Solved – Carets preProcess function

caretr

I've been introduced to the Caret package for performing analysis and I'm a little confused about one of the operations performed by preProcess.

Say I have a dataset df which consists of two columns a & b. a is a continuous column and b is a binary 1,0.

Now, using carets pre-process function, I can choose to center & scale the data:

preProc <- preProcess(df, method=c('center','scale')) 
dfTransformed <- predict(preProc, df)

It's my understanding that only continuous columns (in this case a) need to be scaled, but using this preProcess setting, both a and b get scaled. This probably isn't a problem as the binary column still only takes a possible two values, its just the values are no longer [0,1].

My question is, is there a reason why these binaries get scaled? Is there a benefit that I lack knowledge of, or, am I right in assuming that the binary columns should not get transformed and I should only perform the preprocessing on a subset of my data containing only my continuous variables.

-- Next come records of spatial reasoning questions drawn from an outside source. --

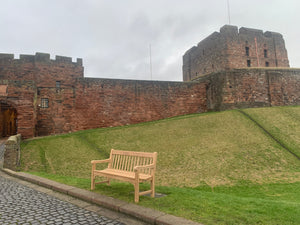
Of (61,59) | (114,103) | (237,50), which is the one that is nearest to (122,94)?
(114,103)

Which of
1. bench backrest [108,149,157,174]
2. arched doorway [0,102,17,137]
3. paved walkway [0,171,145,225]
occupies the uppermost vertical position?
arched doorway [0,102,17,137]

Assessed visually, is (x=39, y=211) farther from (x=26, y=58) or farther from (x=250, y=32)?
(x=250, y=32)

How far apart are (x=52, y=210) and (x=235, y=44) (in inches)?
1020

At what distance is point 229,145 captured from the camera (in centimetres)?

I've seen related questions but I feel some of the answers lack an explanation.

Best Answer

The problem lies in the fact that your binary column is not a factor, but a numeric column. See what happens with the example below:

df <- data.frame(a = c(1.223, 10.2, 5.24, 3.31, 8.4, 11.54),
                 b = c(1, 0, 0, 0 , 1, 1))
preProcess(df, method=c('center','scale'))

Created from 6 samples and 2 variables

Pre-processing:
  - centered (2)
  - ignored (0)
  - scaled (2)

Both columns have been centered and scaled.

Now with b as a factor:

df$b <- as.factor(df$b)
preProcess(df, method=c('center','scale'))
Created from 6 samples and 2 variables

Pre-processing:
  - centered (1)
  - ignored (1)
  - scaled (1)

You can see that now there is one variable ignored during preprocessing. The factor is now ignored. Factors are being treated as a non-numeric predictor and these will be ignored by the preProcess function.